Friday, May 14, 2010

Reading and Responding


Evidently, I have become the source of a blog posting and my concern was and still remains one of trying to understand how we read. We all approach texts, I'd argue, with a certain series of expectations, prejudices, experiences, readings, etc., and these will necessarily influence how we read. This was my point and continues to be a point of interest (incidentally one I brought up when I asked for a Proustian reading of Freud instead of a Freudian reading of Proust -- I was inverting).

At any rate, I'm currently reading Proust and Emotion: The Importance of Affect in À la recherche du temps perdu (2003) by Inge Crosman Wimmers. In this book, she puts forward the notion of "motivated reader" which I think is yet another interesting "reader" or "reading position" to consider:

The motivated reader I have in mind is open to new ways of being in the world (Proust, Ricoeur) and is not confined to a set of an 'interpretive community' (Fish), to the conventions of the 'competent reader' (Culler), or to psychological determinism (Holland). It is a reader who is sensitive to textual and intertextual strategies, to response-inviting aspects of the fictional world, and to structures of exchange between the world of the text and the world of the reader, all of which the Proustian narrator encourages by initiating readers through the various kinds of metaphoric narration I discuss and through models of how to read literature, art, and music. (14-15)

And to continue, and perhaps of particular importance for Natalie's reading praxis, Wimmers writes:

In an essay entitled 'Journées de lecture,' Proust first presents some of the most important ideas on reading that will be incorporated in À la recherche du temps perdu, as, for instance, the following observation that reading gives us insight into the deepest recesses of our soul: "[L]a lecture est pour nous l'incitatrice dont les clefs magnifiques nous ouvrent au fond de nous-même la porte des demeures où nous n'aurions pas su pénétrer" (180). Reading thus inspires us to probe deeper because, so the argument goes, "par une loi singulière et d'ailleurs providentielle de l'optique des esprits (loi que signifie peut-être que nous ne pouvons recevoir la vérité de personne, et que nous devons la créer nous-mêmes), ce qui es le terme de leur sagesse ne nous apparaît que comme le commencement de la nôtre" (177). It is quite evident from these and similar observations that a motivated reader is at the very centre of Proust's aesthetics. He encourages us not only to descend into ourselves and to be introspective, but to reach out and discover new worlds. (15)

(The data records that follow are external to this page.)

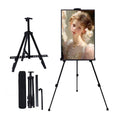 Adjustable Aluminum Painting Easel with Floor & Tabletop Height 17-61in, Poster & Sign Stand, 25lb Capacity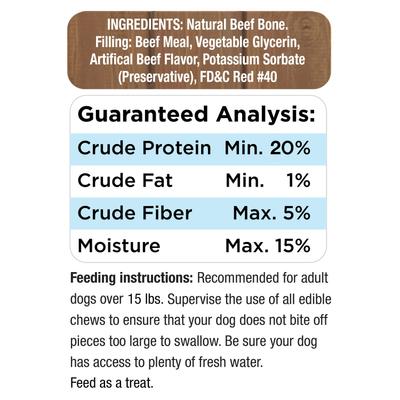 Show full view: Cadet Stuffed Shin Bones Beef Flavor Dog Bones, Small slide 10 of 11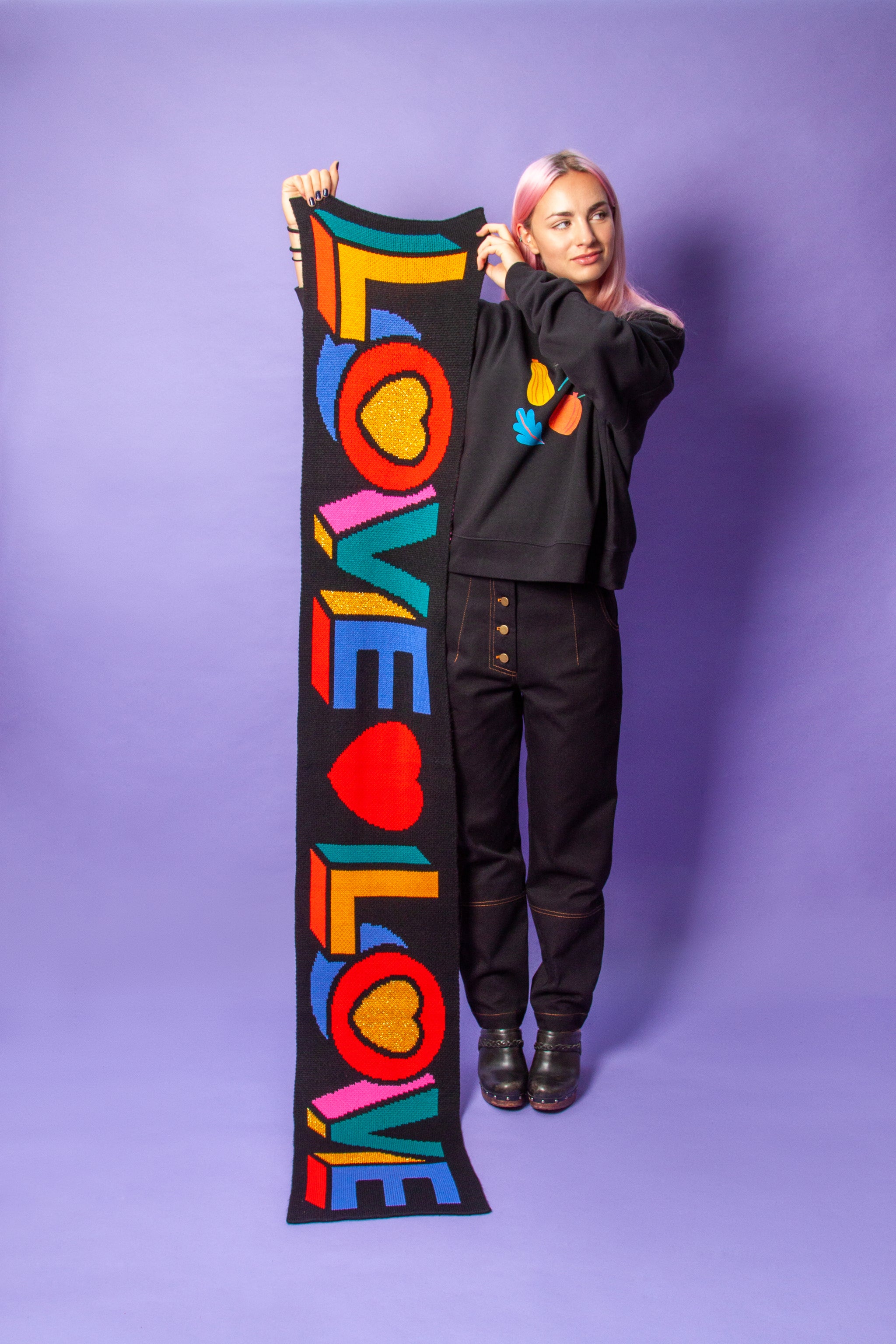 Love Scarf X Tatty Devine • X-Large – misspompom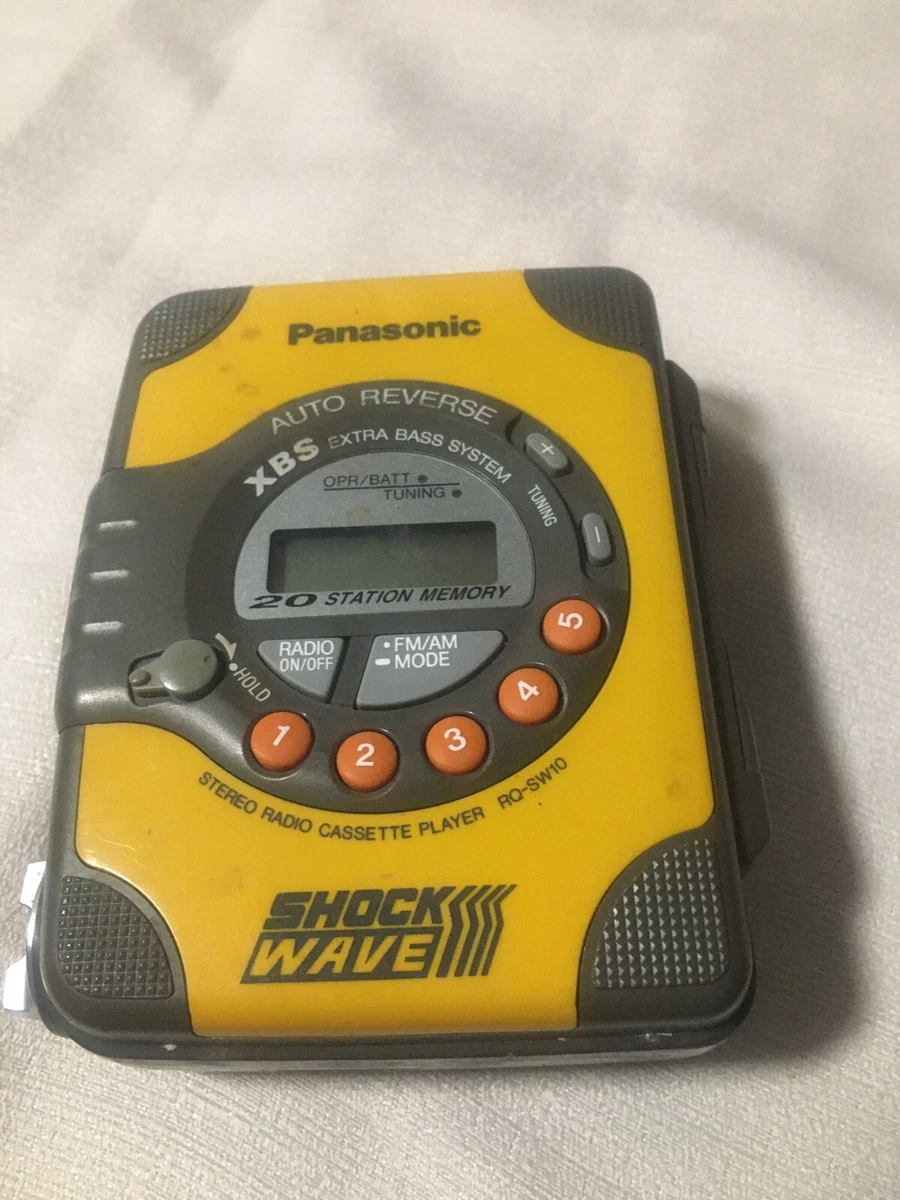 Panasonic Shockwave RQ-SW20 Portable Cassette Player AM/FM Radio - Free Shipping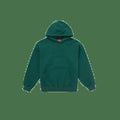 Supreme Satin Appliqué Hooded Sweatshirt Dark Green M FW24 New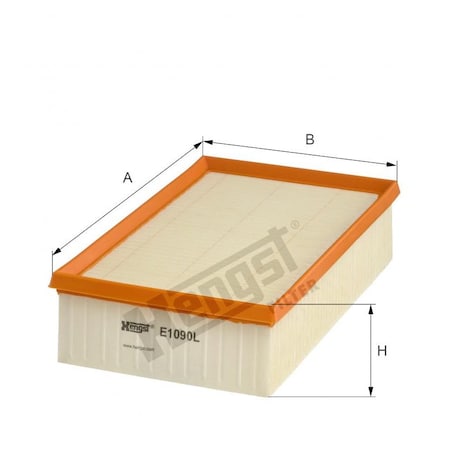 Hengst Air Filter, E1090L E1090L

Indeed, to return to Natalie's question of "did we ever think of reading [In Search of Lost Time]?" my response is something of a diversion: did we ever think of reading Proust's own theory of reading when we approach his texts? Of course, we are ultimately asking -- and necessarily so -- about whether the authority of the text resides in the text or in the author while still trying to negotiate the sovereignty of the reader. I don't know if the solution to reading Proust is to read only the novel precisely because the complexity of Proust demands what Jonathan Culler refers to as a 'competent reader' and in many ways we also have to be open to 'new ways of being in the world' as Ricoeur would have it, but to Wimmer's notion of the 'motivated reader,' we might, also, want to incorporate the 'joyous reader' and the 'pleasure of the text.' To close, I think Natalie's question is an important one and our discussion about it was interesting precisely because it revealed how different similar approaches can be and how two readers reading the same text will almost always depart from differing starting points.

J.A.

1 comment:

  1. A colleague writes the following to me:

    "We all approach texts, I'd argue, with a certain series of expectations, prejudices, experiences, readings, etc., and these will necessarily influence how we read."

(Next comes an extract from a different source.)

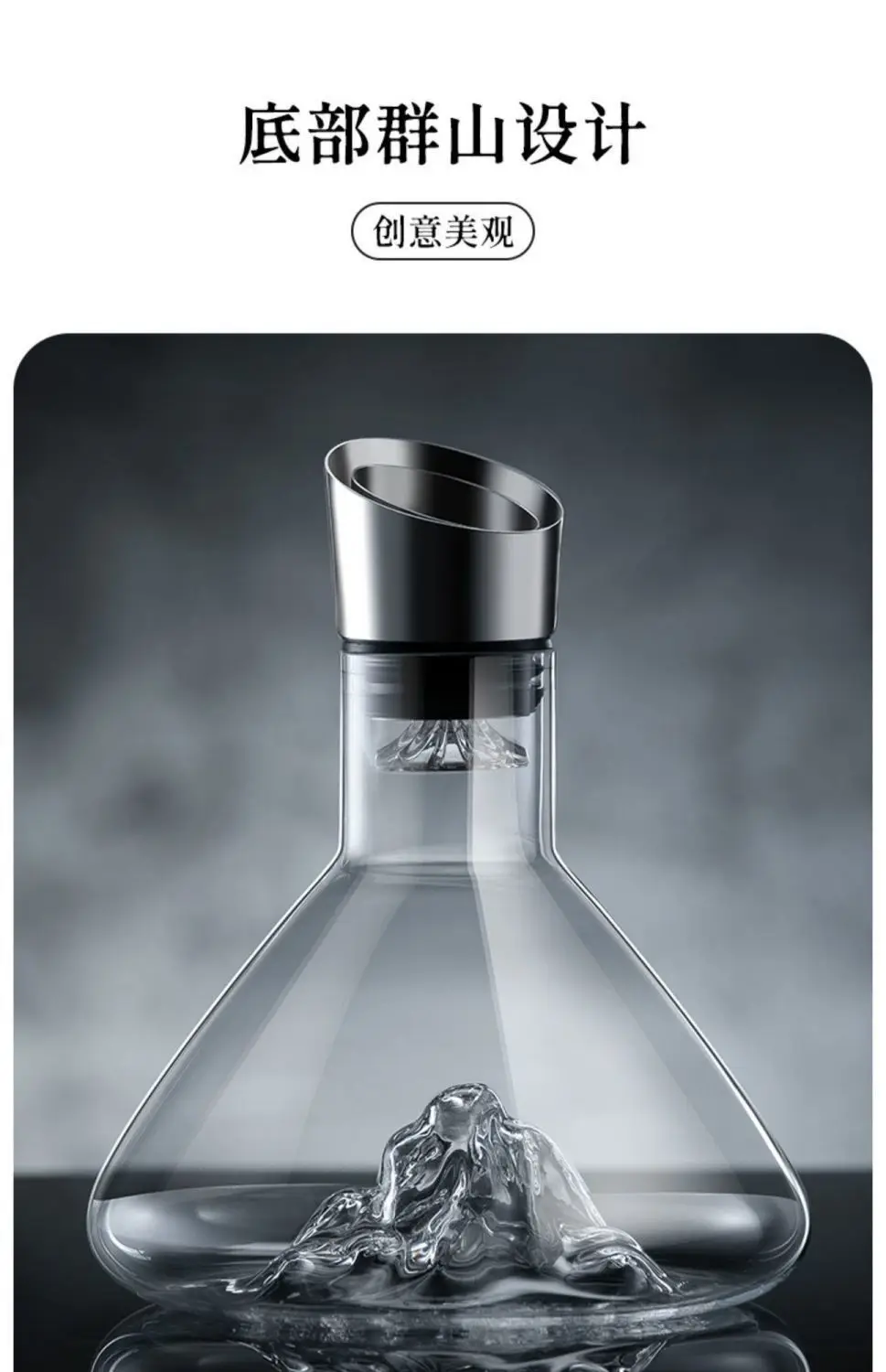 1500ML Iceberg Whisky Wine Decanter Handmade Lead-free Crystal Wine Pourer Carafe Thickened Wine Dispenser Pot Bar Accessories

    I concur with this sentiment, including the gist of the argument that reading is in many ways a "praxis," which suggests that reading is a scientific pursuit. I recall reading in Barthes's "From Work to Text" that the shift from a book to a text is Einsteinian; it marked a revolutionary shift in how we read, much like Einstein's theories changed the way scientists did science. The position of the reader partly determines what will be seen -- "seen" is a loaded term, meaning, to reader-response theorists like Louise Rosenblatt, understanding and appropriation: "An intense response to a work will have its roots in capacities and experiences already present in the personality and mind of the reader" (Literature as Exploration 41). What one "sees" is relative to one's position -- a viewpoint that inevitably includes a reader's history and values, the "raw materials" out of which we shape meaning (25). The reader "awakens" some potential meaning that is latent in the text and that the text makes possible; again, to quote Rosenblatt, the "reader and the text are essential to the transactional process of making meaning" (27). Texts come to life, in other words, when a reader (his history, experiences etc) becomes involved in them. Iser speaks to the issue of how readers see different things in a given text, employing a metaphor from astronomy -- each "stargazer" will see different images in the same constellation. This "shift" in reading is necessarily modernist, because the role of the observer (much like the scientist) presides over meaning.